During 16,500 clock cycles, the CPU counts to 2048. That’s around 8 clock cycles per count. The assembler the compiler is generating for this counting while loop is, I think:
1000037e: 2201 movs r2, #1
10000380: 4694 mov ip, r2
10000382: 681a ldr r2, [r3, #0]
10000384: 44e1 add r9, ip
10000386: 420a tst r2, r1
10000388: d1f9 bne.n 1000037e <main+0x76>
I make:
- MOVS 1 cycle
- MOV 1 cycle
- LDR 2 cycles
- ADD 1 cycle
- TST 1 cycle
- BNE.n 2 cycles (as branch taken)
So 8 cycles.
The Code
#include <stdio.h>
#include <string.h>
#include "pico/stdlib.h"
#include "hardware/dma.h"
#define COUNT 4*4096
uint32_t src[COUNT];
uint32_t dst[COUNT];
int main() {
uint64_t time1, time2, time3;
int ticks;
dma_channel_config config;
stdio_init_all();
// Initialize src data to something
memset(src, 0, COUNT*sizeof(src[0]));
while (1)
{
// Get a free DMA channel - this function will panic if there are none
// free
int chan = dma_claim_unused_channel(true);
// Do 32-bit transfers, as these are quicker than 8-bit (as 32-bits
// can be copied in 1 cycle, as opposed to 8)
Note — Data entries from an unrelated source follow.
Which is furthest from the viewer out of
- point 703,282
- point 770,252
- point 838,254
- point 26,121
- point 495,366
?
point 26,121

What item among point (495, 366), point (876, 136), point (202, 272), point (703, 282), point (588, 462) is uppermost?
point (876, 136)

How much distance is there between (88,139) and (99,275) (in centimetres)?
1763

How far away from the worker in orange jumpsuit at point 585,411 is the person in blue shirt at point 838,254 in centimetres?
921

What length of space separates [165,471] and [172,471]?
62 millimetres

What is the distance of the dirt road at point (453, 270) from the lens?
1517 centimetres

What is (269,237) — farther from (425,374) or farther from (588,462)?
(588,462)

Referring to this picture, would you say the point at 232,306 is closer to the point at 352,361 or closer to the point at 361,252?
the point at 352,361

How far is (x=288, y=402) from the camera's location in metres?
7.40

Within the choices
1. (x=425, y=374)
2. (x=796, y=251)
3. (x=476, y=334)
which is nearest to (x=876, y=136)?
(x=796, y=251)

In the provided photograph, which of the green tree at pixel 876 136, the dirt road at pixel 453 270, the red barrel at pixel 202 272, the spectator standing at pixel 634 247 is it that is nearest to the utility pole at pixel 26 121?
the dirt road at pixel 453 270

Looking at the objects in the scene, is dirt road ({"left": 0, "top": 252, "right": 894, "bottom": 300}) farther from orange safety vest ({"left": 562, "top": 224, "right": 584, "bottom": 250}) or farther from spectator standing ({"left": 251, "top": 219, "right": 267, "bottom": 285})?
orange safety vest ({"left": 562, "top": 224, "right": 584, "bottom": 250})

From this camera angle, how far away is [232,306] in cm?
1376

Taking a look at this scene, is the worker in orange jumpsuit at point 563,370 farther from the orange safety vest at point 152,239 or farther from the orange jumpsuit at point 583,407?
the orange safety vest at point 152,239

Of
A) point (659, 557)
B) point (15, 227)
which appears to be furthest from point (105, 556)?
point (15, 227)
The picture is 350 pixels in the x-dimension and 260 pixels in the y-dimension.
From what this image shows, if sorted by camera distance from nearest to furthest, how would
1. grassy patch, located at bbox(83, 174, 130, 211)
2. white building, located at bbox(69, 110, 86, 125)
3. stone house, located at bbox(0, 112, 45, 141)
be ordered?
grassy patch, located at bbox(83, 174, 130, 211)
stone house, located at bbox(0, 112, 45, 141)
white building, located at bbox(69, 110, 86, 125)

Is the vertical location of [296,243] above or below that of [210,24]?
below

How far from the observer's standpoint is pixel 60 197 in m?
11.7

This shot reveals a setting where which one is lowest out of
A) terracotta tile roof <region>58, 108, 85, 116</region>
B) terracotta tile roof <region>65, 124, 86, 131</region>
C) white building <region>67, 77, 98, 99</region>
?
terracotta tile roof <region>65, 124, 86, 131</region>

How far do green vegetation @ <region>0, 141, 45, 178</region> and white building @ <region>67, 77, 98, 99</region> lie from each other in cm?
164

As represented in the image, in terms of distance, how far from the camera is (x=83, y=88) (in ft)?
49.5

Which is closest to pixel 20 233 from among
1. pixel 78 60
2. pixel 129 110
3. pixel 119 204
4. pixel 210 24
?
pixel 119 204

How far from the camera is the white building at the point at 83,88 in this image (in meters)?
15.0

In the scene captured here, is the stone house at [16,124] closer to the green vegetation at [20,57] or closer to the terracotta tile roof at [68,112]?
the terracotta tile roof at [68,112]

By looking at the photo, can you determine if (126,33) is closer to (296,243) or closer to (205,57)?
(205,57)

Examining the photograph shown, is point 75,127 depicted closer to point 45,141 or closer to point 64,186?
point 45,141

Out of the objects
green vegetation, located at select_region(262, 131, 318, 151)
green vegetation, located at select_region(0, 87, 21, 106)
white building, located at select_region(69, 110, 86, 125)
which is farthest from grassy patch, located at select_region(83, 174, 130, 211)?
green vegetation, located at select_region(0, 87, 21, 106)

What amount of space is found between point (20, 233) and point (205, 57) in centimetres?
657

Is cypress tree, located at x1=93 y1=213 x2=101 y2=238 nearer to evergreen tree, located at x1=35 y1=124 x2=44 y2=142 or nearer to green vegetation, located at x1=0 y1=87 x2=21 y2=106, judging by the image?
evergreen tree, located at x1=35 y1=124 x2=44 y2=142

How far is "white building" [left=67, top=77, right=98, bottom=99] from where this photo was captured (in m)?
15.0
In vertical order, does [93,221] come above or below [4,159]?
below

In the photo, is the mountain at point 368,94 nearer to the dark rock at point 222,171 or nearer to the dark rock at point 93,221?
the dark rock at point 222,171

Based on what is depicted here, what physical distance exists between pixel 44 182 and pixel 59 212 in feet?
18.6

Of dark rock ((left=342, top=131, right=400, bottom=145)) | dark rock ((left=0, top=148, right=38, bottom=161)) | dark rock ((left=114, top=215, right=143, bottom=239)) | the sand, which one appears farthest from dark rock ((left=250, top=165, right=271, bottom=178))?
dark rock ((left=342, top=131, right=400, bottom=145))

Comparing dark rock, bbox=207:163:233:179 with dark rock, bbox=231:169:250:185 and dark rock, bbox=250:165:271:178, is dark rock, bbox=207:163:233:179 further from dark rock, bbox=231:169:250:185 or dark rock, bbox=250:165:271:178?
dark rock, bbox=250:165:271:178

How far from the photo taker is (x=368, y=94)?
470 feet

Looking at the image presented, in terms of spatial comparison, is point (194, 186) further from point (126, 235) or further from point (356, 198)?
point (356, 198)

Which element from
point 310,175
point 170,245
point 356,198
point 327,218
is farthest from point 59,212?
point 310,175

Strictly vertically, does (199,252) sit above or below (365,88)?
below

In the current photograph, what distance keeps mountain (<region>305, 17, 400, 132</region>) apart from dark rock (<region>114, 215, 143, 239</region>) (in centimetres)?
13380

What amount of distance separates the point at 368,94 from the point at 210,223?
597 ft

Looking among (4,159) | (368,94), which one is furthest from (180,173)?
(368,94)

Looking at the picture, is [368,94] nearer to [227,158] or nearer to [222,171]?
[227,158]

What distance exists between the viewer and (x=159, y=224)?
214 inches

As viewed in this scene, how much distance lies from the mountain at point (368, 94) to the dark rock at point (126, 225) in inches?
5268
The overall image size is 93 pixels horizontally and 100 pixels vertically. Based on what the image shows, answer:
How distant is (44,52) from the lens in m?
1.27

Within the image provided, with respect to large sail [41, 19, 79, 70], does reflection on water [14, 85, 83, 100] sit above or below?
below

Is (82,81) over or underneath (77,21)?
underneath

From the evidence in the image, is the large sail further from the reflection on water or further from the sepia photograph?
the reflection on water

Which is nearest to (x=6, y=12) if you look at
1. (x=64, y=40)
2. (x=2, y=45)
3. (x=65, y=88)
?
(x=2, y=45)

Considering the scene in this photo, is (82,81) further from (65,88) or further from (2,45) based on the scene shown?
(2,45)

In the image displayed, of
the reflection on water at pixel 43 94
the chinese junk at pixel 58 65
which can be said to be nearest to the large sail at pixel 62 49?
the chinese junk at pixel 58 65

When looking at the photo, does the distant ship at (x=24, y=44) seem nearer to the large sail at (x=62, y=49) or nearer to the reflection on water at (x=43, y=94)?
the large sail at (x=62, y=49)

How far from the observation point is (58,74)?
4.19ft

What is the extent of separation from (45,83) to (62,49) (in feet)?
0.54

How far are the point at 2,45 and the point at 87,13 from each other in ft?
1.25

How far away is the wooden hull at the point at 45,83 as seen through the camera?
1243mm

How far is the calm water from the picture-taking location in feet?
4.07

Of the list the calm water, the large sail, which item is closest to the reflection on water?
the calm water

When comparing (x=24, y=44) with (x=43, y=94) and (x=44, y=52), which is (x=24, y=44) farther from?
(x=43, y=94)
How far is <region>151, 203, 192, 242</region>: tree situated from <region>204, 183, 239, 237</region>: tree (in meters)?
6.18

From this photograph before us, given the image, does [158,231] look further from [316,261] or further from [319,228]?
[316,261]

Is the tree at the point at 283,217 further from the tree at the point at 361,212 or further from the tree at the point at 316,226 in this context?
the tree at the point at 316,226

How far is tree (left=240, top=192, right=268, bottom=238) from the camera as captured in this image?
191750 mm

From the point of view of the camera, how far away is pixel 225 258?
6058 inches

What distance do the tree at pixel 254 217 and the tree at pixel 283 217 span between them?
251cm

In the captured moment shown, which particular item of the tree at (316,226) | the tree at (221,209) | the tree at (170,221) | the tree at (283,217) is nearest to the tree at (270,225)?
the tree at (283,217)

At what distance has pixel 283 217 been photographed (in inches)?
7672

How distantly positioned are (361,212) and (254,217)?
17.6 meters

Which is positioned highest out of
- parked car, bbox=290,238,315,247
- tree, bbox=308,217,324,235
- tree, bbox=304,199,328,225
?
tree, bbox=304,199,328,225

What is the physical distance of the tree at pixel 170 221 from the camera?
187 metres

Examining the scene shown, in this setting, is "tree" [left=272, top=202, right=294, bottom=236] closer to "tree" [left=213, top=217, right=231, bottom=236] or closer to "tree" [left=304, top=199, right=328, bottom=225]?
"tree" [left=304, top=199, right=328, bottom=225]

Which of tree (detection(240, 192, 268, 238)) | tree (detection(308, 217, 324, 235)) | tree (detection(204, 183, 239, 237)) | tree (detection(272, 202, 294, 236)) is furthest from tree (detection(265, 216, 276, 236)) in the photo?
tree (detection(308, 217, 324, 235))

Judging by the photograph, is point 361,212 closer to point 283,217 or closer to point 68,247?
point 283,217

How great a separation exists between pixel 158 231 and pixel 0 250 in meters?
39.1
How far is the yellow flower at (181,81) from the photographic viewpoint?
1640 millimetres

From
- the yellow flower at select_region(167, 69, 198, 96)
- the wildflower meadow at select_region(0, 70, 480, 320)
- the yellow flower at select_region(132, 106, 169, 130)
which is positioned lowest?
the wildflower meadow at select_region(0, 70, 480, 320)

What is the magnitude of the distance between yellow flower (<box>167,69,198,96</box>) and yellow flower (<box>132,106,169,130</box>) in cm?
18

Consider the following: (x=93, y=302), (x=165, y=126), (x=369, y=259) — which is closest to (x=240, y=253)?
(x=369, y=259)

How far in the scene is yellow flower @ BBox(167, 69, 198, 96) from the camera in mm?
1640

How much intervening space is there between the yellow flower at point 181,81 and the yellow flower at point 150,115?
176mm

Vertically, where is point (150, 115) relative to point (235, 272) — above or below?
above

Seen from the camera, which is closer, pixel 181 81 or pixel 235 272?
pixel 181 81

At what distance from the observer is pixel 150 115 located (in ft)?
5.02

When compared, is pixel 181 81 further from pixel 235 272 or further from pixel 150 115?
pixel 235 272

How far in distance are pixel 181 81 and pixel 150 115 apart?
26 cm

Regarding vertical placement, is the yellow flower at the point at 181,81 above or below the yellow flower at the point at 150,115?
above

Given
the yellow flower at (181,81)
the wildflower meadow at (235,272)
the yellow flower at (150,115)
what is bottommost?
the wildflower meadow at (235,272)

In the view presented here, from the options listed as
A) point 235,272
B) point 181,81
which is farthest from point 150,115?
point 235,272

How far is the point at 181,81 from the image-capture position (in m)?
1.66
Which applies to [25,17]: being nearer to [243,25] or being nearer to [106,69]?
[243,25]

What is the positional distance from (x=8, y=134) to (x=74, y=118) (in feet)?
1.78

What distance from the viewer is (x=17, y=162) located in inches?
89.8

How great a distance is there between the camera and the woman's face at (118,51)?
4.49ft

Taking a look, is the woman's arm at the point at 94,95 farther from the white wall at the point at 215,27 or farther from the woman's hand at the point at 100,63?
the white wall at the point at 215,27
config = dma_channel_get_default_config(chan);
channel_config_set_transfer_data_size(&config, DMA_SIZE_32);
channel_config_set_read_increment(&config, true);
channel_config_set_write_increment(&config, true);
// We'll use ticks for the CPU to count while the DMA transfer takes place
ticks=0;
time1=time_us_64();
// Start the DMA transfer
dma_channel_configure(chan,
&config,
dst,
src,
COUNT,
true);
// While the DMA transfer is taking place, count up
while (dma_channel_is_busy(chan))
{
ticks++;
}
time2=time_us_64();
// Cleanup and free the DMA channel (we should be allocated channel 0
// again the next time around as nothing else will be allocating DMA
// channels).
dma_channel_cleanup(chan);
dma_channel_unclaim(chan);
// Print out DMA results
time3=time2-time1;
printf("DMA: DMA transfer of %d 32-bit values took %lluus, CPU counted to: %d\n", COUNT, time3, ticks);
// Now do the equivalent memcpy
time1=time_us_64();
memcpy(dst, src, COUNT*sizeof(src[0]));
time2=time_us_64();
// Print out memcpy results
time3=time2-time1;
printf("DMA: memcpy of %d bytes took %lluus, CPU didn't have time to count\n", COUNT*sizeof(src[0]), time3);
// Pause and then do it again
sleep_ms(1000);
}
}